I closed my eyes for a moment but she was still there when I opened them. “Tell me something: If the cook is out of cheese and he won’t serve a burger without it, what can I get to eat?”

She thought for a moment. “I’d get the cheeseburger with the nothing on it that you ordered for your drink.”

“That’s what I want then.”

“Okay then.”

She grabbed the glass for my medium nothing and headed for the kitchen. In a few minutes she returned with my burger.

“Could I change my dessert order?”


“I want the cherry pie with the nothing I ordered for my drink on the side.”

“You can’t do that. You’ve already got the nothing you ordered for your drink on top of your cheeseburger.”

“But nothing is infinite.”

She stared at me for a moment. “Who told you that?”

“It’s well known.”

“That’s a dangerous thought. It makes me shiver all over. And, if you’re right, just how do you think we could serve up infinite nothing?

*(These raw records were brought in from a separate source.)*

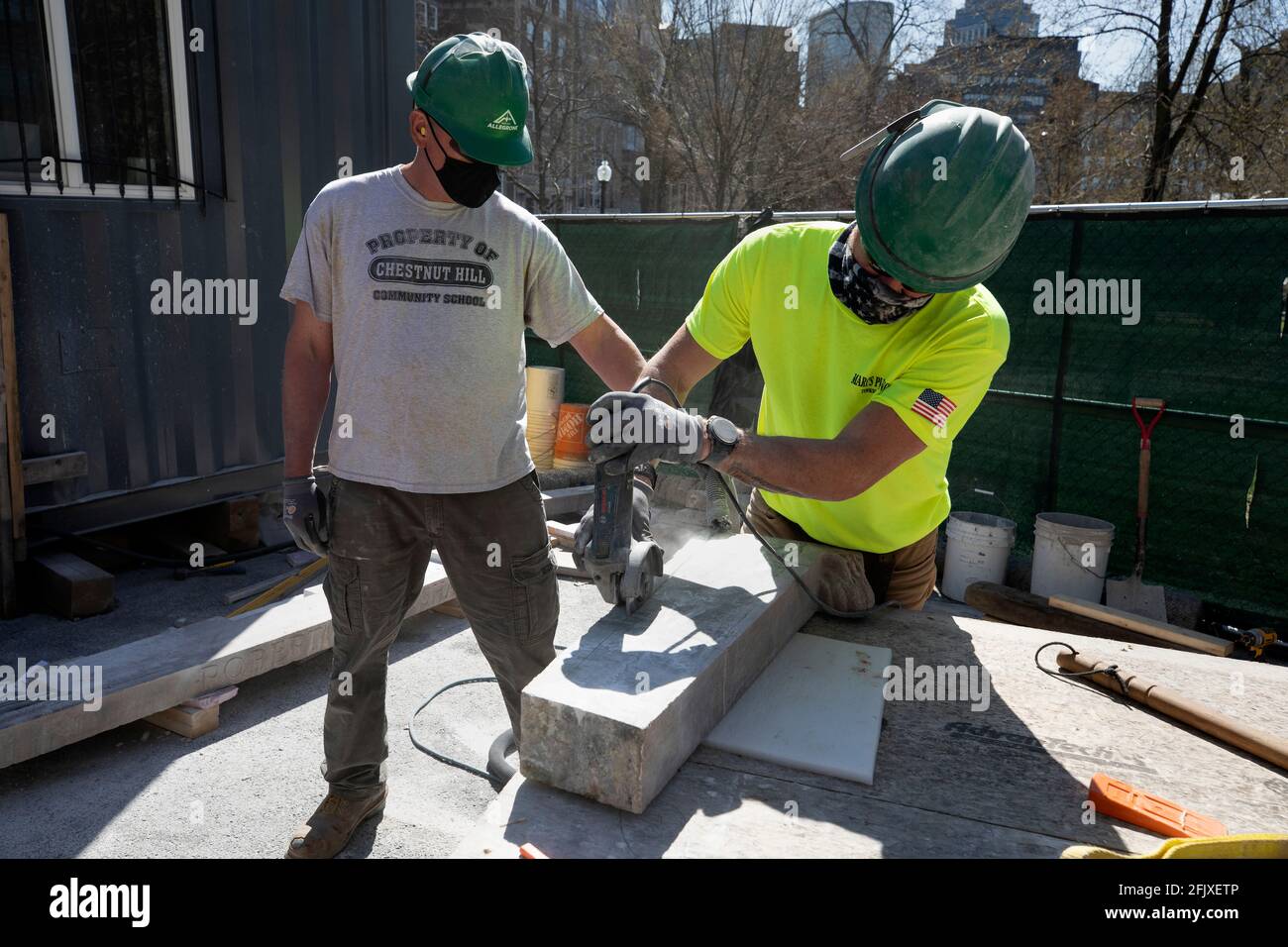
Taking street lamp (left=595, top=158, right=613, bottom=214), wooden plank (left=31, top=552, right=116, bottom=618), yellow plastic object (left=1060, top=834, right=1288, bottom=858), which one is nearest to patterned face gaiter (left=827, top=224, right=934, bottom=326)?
yellow plastic object (left=1060, top=834, right=1288, bottom=858)

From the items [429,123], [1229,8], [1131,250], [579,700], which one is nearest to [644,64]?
[1229,8]

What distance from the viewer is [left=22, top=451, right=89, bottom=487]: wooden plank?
176 inches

Our nothing has to fit into a medium, large, or most-humongous-drink-you’ve-ever-drunk size cup.”

“But if I can get unlimited refills of nothing that’s infinite nothing.”

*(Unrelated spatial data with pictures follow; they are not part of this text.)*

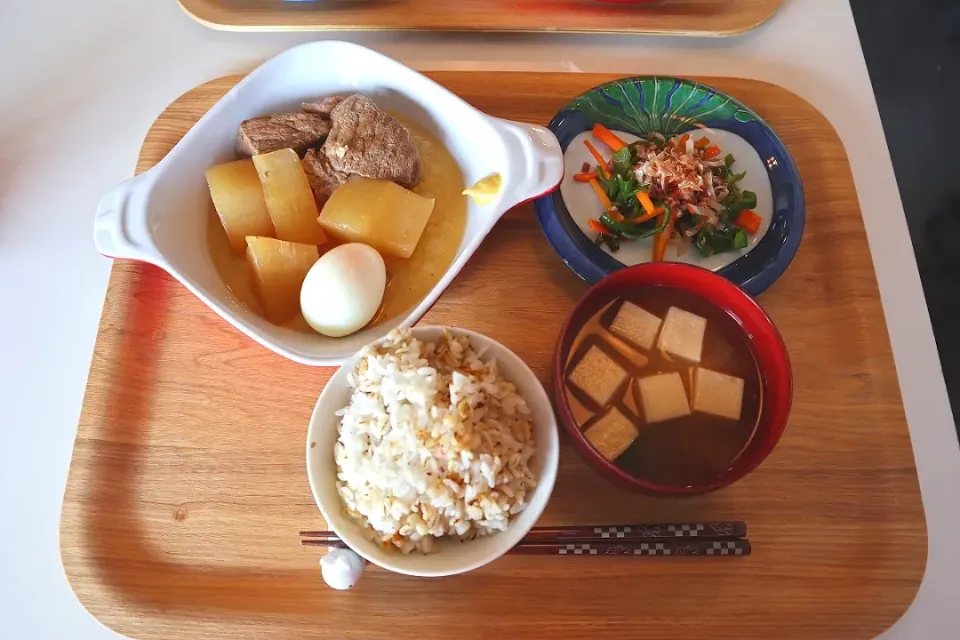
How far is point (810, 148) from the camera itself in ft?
4.75

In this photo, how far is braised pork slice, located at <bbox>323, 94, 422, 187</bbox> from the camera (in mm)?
1286

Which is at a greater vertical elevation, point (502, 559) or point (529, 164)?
point (529, 164)

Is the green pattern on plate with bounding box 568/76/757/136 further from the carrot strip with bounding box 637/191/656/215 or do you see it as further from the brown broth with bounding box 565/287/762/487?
the brown broth with bounding box 565/287/762/487

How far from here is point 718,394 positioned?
1125 mm

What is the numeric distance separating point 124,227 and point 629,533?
1.00 m

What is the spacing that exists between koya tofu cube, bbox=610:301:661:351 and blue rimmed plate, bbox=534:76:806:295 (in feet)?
0.31

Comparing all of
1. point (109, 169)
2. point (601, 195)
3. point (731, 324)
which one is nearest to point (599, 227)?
point (601, 195)

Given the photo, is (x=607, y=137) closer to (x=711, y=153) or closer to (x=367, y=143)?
(x=711, y=153)

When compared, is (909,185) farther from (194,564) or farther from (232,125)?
(194,564)

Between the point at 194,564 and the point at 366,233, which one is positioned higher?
the point at 366,233

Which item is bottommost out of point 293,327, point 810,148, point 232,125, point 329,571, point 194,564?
point 194,564

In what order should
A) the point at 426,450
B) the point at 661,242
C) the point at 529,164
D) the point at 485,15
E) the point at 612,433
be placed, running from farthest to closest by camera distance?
the point at 485,15 → the point at 661,242 → the point at 529,164 → the point at 612,433 → the point at 426,450

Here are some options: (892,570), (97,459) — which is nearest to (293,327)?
(97,459)

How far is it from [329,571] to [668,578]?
565 millimetres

She rubbed her tongue over her upper lip and looked for inward wisdom. “I see where you’re going there. But you know, people can’t handle infinite nothing. We’d get closed down if we gave it to them. We had to cut off a guy just last week after three medium nothings. He was getting a blank stare and talking to himself.”

“It probably wasn’t infinite nothing that made him crazy. It was this place.”

“That isn’t nice.”

“Could I have some ketchup for my hamburger?”

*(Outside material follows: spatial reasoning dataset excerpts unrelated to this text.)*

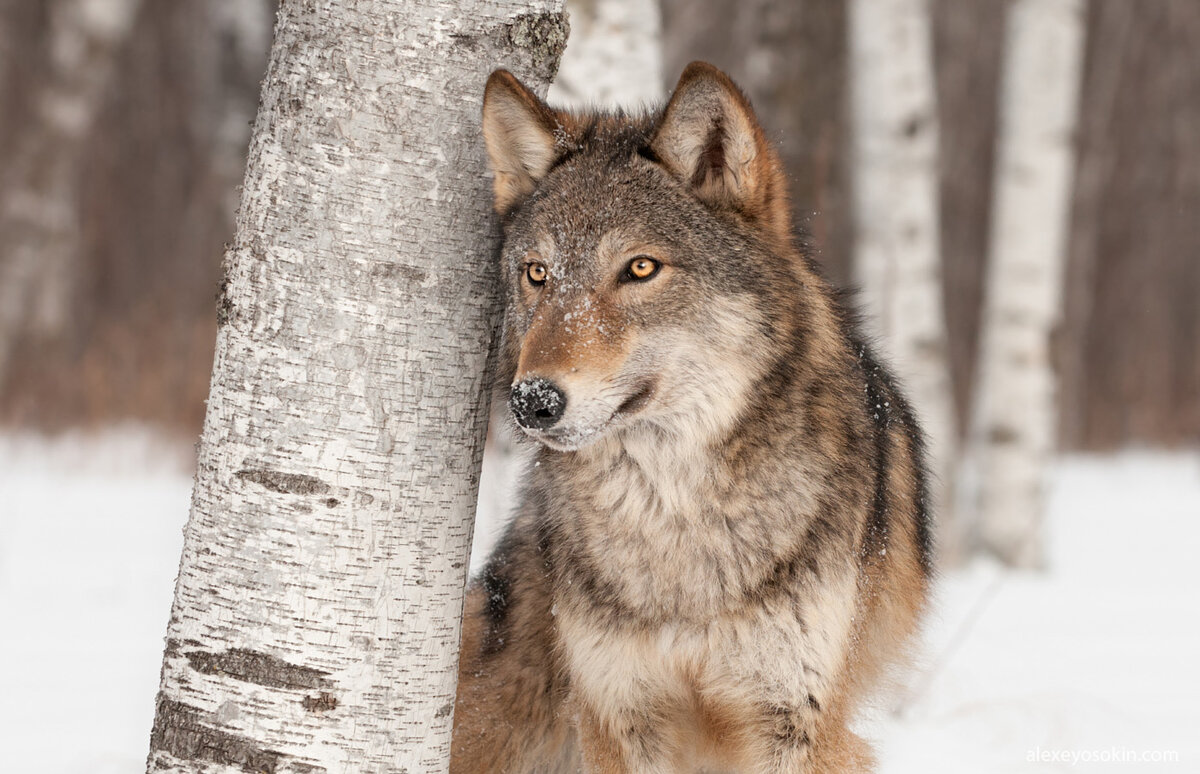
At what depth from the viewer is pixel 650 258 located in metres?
2.79

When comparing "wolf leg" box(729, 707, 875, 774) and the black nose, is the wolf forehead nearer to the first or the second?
the black nose

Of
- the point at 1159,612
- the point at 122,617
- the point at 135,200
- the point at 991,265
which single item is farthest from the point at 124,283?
the point at 1159,612

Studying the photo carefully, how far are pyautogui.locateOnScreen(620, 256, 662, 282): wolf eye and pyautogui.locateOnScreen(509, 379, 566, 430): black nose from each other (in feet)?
1.42

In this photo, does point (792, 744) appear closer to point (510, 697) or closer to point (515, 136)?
point (510, 697)

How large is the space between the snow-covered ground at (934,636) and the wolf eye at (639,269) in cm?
179

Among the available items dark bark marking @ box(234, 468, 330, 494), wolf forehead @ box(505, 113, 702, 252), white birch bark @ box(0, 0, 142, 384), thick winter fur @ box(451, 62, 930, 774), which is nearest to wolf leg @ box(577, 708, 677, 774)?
thick winter fur @ box(451, 62, 930, 774)

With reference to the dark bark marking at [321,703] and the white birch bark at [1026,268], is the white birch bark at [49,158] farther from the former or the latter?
the dark bark marking at [321,703]

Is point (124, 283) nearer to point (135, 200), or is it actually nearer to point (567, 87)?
point (135, 200)

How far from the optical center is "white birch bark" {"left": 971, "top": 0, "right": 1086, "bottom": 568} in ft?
26.8

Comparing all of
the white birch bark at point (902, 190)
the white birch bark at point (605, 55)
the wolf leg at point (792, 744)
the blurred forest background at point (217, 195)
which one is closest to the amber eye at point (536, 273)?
the wolf leg at point (792, 744)

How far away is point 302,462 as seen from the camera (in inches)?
97.8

“You mean your cheeseburger with the nothing on it that you ordered for your drink?”

“Yeah, right.”

“You put ketchup on it, what will you have on it?”


“There you go,” she said.

The next day I thought about it a long time. Then I went back to the Cheeseburger Café. I mean, wouldn’t you have? The blond was still there. She smiled when she saw me. “I’m glad you came back,” she said. “See what you did?”

She put a menu in front of me. You know what it said.